In that same connection the author of the epistle to the Hebrews not only speaks of God chastising in His love as a father to His children, but he adds, “Furthermore, we have had fathers of our flesh which corrected us, and we gave them reverence: shall we not much rather be in subjection unto the Father of spirits and live? For they verily for a few days chastened us after their own pleasure; but He for our profit, that we might be partakers of His holiness.” How truly that fits in with the truth of God’s royal priesthood. For in that passage of I Peter 2:9 where Peter speaks of this royal priesthood, he speaks also of their holiness. “But ye are,” so he writes, “a chosen generation, a royal priesthood, an holy nation, a peculiar people . . . .” God’s purpose is to make us partaker’s of His holiness.
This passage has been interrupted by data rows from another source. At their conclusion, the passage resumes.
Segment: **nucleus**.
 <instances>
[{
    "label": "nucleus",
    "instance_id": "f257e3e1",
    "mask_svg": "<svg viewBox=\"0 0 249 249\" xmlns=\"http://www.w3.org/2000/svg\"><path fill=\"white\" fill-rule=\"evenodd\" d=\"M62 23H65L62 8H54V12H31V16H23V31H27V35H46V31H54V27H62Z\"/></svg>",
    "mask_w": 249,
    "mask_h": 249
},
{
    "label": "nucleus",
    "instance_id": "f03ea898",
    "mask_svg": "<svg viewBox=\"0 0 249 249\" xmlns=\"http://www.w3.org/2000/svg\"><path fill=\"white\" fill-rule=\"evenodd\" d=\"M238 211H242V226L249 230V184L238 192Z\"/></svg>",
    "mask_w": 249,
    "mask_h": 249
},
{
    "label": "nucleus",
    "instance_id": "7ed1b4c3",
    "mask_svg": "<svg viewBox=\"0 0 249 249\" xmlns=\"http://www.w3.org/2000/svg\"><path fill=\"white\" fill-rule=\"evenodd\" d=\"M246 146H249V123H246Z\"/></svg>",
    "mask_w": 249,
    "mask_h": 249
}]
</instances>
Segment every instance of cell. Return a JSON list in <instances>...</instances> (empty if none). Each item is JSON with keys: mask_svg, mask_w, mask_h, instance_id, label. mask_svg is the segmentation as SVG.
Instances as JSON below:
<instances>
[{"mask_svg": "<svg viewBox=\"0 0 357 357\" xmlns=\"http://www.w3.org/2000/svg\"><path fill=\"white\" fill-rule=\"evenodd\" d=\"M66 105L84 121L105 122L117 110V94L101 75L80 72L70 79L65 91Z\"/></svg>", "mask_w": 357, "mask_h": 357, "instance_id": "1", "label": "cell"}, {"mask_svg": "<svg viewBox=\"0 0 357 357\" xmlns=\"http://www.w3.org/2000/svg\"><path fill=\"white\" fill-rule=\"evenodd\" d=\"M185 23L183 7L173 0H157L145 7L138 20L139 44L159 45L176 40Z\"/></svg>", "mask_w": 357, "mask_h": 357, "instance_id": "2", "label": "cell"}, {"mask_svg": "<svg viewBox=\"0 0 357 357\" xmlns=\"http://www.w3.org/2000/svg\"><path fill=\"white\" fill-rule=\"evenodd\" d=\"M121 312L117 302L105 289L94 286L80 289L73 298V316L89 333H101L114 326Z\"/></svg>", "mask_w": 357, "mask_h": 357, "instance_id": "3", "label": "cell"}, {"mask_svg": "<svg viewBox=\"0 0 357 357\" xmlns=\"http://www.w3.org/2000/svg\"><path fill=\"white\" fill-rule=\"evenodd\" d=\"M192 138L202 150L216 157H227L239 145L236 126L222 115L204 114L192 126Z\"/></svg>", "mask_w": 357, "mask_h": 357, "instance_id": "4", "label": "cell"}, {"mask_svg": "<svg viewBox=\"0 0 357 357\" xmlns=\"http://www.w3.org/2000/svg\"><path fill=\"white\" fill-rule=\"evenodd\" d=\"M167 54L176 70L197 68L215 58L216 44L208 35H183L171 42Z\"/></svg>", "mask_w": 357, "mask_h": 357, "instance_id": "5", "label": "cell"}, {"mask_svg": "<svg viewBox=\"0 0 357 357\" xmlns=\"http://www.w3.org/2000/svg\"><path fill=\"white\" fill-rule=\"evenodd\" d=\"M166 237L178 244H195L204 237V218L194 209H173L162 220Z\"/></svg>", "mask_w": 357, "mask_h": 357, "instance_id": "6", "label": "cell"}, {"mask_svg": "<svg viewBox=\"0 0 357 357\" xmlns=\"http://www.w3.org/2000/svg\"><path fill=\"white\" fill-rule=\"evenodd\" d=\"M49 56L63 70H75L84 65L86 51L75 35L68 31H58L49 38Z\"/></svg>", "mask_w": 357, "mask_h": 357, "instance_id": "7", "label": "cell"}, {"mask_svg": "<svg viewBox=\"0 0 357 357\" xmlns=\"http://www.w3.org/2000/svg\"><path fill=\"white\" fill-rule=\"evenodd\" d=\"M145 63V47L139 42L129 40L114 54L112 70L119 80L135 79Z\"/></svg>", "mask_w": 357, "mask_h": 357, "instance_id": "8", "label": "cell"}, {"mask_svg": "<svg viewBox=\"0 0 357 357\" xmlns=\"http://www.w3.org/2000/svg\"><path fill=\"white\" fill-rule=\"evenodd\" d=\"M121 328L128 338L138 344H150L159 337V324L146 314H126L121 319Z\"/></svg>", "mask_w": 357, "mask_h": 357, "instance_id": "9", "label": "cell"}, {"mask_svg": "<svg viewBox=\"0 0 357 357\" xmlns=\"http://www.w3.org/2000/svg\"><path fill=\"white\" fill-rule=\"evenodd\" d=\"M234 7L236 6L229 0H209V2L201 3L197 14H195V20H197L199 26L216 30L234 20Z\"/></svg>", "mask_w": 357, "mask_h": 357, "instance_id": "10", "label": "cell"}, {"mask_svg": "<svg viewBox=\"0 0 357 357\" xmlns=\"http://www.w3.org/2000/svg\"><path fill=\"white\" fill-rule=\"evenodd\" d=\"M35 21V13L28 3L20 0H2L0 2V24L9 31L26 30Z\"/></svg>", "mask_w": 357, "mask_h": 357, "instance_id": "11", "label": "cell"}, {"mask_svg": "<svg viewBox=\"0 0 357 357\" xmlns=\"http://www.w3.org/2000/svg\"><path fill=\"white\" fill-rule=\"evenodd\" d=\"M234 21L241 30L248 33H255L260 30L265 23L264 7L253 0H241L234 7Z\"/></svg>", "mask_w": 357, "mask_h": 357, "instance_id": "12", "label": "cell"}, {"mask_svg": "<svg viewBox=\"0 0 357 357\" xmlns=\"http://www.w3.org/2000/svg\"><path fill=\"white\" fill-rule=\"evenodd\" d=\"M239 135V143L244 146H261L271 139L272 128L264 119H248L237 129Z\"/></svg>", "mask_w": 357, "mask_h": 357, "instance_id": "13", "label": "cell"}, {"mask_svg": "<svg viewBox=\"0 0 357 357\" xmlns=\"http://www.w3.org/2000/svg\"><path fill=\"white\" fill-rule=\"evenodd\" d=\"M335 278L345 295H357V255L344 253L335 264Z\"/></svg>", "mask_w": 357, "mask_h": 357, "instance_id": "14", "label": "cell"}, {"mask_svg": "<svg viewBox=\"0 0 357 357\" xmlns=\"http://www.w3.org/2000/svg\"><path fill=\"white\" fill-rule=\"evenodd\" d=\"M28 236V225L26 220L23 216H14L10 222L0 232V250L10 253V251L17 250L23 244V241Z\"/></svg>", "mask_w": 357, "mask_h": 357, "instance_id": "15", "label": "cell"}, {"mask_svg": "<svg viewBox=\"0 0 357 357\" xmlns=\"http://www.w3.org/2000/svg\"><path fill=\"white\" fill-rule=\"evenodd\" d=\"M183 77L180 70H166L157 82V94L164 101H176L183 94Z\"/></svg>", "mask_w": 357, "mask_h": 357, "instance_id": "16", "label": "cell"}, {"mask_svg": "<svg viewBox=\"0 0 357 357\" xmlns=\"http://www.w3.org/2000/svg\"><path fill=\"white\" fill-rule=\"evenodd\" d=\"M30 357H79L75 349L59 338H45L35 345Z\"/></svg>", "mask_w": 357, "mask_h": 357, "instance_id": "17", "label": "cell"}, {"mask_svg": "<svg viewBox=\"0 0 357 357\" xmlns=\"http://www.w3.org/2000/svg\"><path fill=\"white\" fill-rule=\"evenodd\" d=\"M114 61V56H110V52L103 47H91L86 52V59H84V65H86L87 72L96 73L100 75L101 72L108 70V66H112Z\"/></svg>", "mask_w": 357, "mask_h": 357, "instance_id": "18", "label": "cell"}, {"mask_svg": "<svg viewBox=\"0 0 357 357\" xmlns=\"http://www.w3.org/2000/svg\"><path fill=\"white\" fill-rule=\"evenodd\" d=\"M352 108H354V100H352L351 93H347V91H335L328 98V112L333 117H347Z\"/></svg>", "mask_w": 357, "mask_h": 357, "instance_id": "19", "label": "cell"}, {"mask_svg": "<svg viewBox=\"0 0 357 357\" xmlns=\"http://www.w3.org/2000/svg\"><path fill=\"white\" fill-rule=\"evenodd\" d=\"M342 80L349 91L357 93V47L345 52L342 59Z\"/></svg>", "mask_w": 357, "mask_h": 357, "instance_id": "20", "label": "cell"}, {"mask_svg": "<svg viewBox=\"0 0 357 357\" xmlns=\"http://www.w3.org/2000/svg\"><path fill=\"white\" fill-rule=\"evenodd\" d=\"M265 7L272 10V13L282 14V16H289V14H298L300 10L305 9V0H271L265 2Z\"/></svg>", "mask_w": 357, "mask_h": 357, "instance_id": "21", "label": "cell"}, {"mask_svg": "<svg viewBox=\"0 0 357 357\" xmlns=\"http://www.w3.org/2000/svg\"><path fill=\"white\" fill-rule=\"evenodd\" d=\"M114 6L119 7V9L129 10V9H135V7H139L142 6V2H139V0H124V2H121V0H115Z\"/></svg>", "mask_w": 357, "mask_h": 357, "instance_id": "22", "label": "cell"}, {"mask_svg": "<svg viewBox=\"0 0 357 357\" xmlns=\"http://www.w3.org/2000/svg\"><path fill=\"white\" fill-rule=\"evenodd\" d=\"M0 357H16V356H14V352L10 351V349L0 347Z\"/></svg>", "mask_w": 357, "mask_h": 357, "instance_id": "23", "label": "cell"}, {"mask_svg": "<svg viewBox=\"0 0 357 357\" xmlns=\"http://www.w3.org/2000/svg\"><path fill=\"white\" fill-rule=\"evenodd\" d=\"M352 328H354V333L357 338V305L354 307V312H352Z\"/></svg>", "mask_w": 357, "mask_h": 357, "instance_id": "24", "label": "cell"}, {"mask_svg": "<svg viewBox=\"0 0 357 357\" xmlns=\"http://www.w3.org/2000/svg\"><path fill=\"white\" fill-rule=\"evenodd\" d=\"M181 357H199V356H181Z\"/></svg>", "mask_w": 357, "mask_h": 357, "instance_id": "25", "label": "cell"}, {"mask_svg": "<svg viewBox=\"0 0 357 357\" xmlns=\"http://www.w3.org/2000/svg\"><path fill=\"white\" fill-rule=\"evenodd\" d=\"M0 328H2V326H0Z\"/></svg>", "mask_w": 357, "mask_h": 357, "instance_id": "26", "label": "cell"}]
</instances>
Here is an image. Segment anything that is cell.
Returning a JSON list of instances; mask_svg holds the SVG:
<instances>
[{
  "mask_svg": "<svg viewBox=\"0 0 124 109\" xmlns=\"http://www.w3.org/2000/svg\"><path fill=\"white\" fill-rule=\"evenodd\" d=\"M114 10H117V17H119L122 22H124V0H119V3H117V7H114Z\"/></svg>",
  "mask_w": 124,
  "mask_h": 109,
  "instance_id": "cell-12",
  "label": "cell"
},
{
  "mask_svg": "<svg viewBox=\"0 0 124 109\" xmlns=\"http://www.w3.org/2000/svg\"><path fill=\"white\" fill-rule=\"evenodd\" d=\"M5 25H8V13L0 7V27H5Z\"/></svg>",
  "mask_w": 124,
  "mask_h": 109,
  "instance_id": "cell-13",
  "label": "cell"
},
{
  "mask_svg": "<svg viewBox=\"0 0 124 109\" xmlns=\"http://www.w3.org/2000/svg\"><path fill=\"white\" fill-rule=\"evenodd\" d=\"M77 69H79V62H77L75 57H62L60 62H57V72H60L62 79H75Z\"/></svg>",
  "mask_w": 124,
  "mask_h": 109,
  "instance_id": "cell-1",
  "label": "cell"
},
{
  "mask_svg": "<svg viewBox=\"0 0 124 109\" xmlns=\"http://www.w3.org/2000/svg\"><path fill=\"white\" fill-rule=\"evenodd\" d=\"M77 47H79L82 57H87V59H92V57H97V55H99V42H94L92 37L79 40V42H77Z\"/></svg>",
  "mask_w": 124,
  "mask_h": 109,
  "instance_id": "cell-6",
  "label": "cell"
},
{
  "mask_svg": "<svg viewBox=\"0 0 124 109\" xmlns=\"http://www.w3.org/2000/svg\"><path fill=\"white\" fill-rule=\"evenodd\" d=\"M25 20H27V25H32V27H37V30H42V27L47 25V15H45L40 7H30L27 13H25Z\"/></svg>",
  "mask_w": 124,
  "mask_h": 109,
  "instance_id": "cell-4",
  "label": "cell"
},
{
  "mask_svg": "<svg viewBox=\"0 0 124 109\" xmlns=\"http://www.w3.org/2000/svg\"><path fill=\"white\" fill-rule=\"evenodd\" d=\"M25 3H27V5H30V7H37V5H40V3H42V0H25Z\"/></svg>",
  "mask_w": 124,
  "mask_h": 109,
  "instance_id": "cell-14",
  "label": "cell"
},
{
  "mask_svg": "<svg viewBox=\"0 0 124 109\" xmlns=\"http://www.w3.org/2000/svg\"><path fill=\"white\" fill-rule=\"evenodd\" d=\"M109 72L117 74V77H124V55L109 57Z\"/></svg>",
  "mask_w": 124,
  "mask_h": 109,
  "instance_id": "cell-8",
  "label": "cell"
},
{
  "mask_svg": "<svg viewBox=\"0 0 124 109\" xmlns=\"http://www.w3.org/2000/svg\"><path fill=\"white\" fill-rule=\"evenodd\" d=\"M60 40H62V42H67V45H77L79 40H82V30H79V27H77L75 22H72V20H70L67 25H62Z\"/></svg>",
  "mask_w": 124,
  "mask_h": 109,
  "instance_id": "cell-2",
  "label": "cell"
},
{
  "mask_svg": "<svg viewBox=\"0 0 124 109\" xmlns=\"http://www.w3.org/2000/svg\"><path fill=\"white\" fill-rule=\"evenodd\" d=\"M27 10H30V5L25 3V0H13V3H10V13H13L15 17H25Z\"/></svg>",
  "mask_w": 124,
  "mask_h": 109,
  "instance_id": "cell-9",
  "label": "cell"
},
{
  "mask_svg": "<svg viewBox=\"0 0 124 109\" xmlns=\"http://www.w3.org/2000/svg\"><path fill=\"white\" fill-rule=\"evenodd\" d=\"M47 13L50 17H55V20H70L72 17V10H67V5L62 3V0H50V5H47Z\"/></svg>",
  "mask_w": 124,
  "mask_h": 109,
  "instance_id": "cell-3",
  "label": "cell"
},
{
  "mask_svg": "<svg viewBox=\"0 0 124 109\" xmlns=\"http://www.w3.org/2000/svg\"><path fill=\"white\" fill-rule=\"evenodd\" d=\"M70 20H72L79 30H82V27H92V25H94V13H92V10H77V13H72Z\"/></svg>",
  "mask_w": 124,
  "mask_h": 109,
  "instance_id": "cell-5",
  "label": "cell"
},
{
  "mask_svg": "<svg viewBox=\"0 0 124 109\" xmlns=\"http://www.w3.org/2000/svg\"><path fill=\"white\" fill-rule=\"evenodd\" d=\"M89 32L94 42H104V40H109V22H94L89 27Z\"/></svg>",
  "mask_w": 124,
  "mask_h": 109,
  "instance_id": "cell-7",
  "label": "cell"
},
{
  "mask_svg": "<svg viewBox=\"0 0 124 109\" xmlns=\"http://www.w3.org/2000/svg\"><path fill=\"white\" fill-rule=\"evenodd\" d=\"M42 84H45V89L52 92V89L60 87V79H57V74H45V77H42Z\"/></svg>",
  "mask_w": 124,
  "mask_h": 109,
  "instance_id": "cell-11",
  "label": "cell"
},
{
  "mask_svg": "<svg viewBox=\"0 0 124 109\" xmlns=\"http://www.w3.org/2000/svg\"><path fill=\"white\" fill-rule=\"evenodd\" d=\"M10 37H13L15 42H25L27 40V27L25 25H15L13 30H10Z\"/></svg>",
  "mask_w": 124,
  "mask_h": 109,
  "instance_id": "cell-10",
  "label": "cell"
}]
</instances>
For that reason He made us to be His royal priesthood. Therefore He chose us from eternity. Therefore He bought us by the blood of His Son. His purpose is our holiness. And that holiness in our children must be our purpose also in ruling them with an iron hand. Indeed, we said with aniron hand. Holiness is not something relative. Holiness is complete separation from sin. And that means that not one single sin in the lives of our children may we condone. For none of them may we seek an excuse and say, O well, they are only children. They were children who called Elisha a bald head and commanded him to go up. But with them God was wroth, and He sent two she-bears to slay forty and two of them. If we are dedicated unto this God as His priests, we will always be concerned with His glory. And then we will in love rule our kingdom with an iron hand. It must be love to God, or else we are not HIS royal priesthood. Fleshly love serves the flesh. Only when our fleshly, parental love is sanctified by God’s Spirit will we rule our kingdom in that way which is a foretaste of the rule we will have in the new creation.